**TEXTO DE ORIGEN**:
---+---

En la respuesta a la pandemia, resaltan sobre todo las profesiones relativas al cuidado de las personas. Palabras relacionadas con “cuidar” ocupan los titulares: acompañar, llorar, proteger, escuchar… Esta situación nos hace pensar sobre el “para qué” y el “hasta dónde” de cualquier trabajo. De alguna manera, comprendemos mejor que el servicio es el alma de la sociedad, lo que da sentido al trabajo.
El trabajo es más que una necesidad o un producto. El libro de la Sagrada Escritura que relata los orígenes de la humanidad señala que Dios creó al hombre “para que trabajara” y cuidara del mundo (Génesis 2,15). El trabajo no es un castigo, sino la situación natural del ser humano en el universo. Al trabajar, establecemos una relación con Dios y con los demás, y cada uno puede desarrollarse mejor como persona.

---+---

**DATOS DE ORIGEN**:

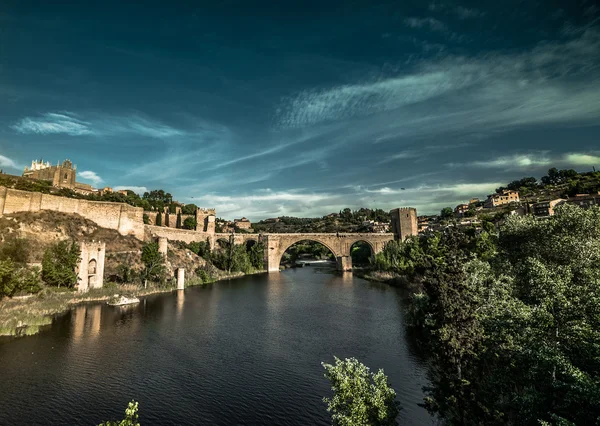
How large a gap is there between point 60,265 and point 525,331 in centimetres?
3953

---+---

**TAREA**: Reescribe de forma más breve el párrafo del texto de origen que comienza con «El trabajo es más que una necesidad», sin perder sus datos principales. El listado es material aparte y no guarda relación con el texto de origen.

**RESPUESTA**: El trabajo no es solo una necesidad o un producto, ni tampoco un castigo. Según el Génesis (2,15), Dios creó al hombre para que trabajara y cuidara del mundo. Es la situación natural del ser humano, y al trabajar nos relacionamos con Dios y con los demás y nos desarrollamos como personas.